だが今日は、ほんのわずかに、何かが引っかかっていた。

部屋の扉を開けると、そこにはいつものように“彼女”がいた。

──リーゼ。
虹色の髪は月光に照らされ、淡く揺れている。
ふんわりとしたウェーブが肩を包み、儚げな輪郭を際立たせていた。
視力は失われている。
だがその目は、まるで何かを見通しているかのようだった。

「……ヴァルターさま?」

小さな声。
椅子に座り、身を縮めた彼女は、まるで月に咲く花のようだった。

「倒れたと聞いた」

「……はい。

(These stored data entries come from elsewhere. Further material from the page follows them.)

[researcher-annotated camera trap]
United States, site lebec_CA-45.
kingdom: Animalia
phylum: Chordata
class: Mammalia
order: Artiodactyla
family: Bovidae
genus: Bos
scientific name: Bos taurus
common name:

ほんの少し、立ちくらみのようなもので……ご心配をおかけして、ごめんなさい」

「そして……カーチャ殿のせいだと?」

沈黙。
だが、彼女はすぐに口元に微笑みを浮かべた。

「胸が苦しくなって……あのとき、カーチャ様の歌が聞こえたような気がして……それで、つい」

「……そうか」

彼はそれ以上、何も言わなかった。
それが、自分の“甘さ”だと理解していながら。

「ヴァルターさま……」

彼女の声が震えた。

「……わたくし、あのお屋敷に嫁いでいた頃……
目が悪いのは“怠けているからだ”と責められたことがあって……」

「……」

「それでも、我慢していました。
家から追い出されたら、本当に居場所がなくなると思って」

彼女は顔を伏せ、小さな体を震わせる。

かつて聞いた話によれば──
リーゼは視力の悪さから家事をこなせず、折檻を受け、やがて完全に視力を失ったのだという。

「……その頃の夢を見たんです」

「……そうか」

ヴァルターはゆっくりと歩み寄り、正面の椅子に腰を下ろした。

「そんな時に、ヴァルターさまが遠くにいて……
にぎやかな帝都で、たくさんの人に囲まれて……
そう思うと、わたくし……こんなわたくしがお側にいられるはずがないのに」

彼は言葉を失っていた。
この美貌も、彼女の前では意味をなさない。
ただ笑って、ただ手を取れば、救える気がしていた──愚かにも。

カーチャのように、無条件に人を許すこともできず。
兄のように、沈黙の中で貫く強さもなく。
ユリウスのように、理で人の心を導く器もない。

──そのどれも、自分にはない。

せめて、この者の寂しさと痛みを、理解しよう。
それだけは、してやらねばならない。

「きっと今のあなたさまには……カーチャ様のような聡明なお方が、ふさわしいのでしょうね……でも、でも……」

その声が震え、言葉が途切れたとき。
ヴァルターは自然と彼女を抱き寄せていた。

「……わたしは、変わらずおまえだけを愛している」

その囁きとともに、彼女の手を取る。
変わらぬ、あたたかな手のひら。
けれど今の彼にとっては、それがどこか痛ましいものに思えた。

リーゼは、小さく息を吸い、そして笑った。
それは涙と混ざり合った、儚く可憐な微笑み。

「ありがとうございます……ヴァルターさま」

けれど、その唇の端には──
一瞬だけ、確かに“確信”の影が浮かんでいた。

(やっぱり、わたくしのことだけを見ていてくださる)

そのときの笑みは、まるで月夜に人をあやかす妖精のようだった。

ヴァルターは、まだ知らない。
リーゼがその瞳の奥に宿している静かな炎を。
──愛は、演じてでも手に入れるものだと。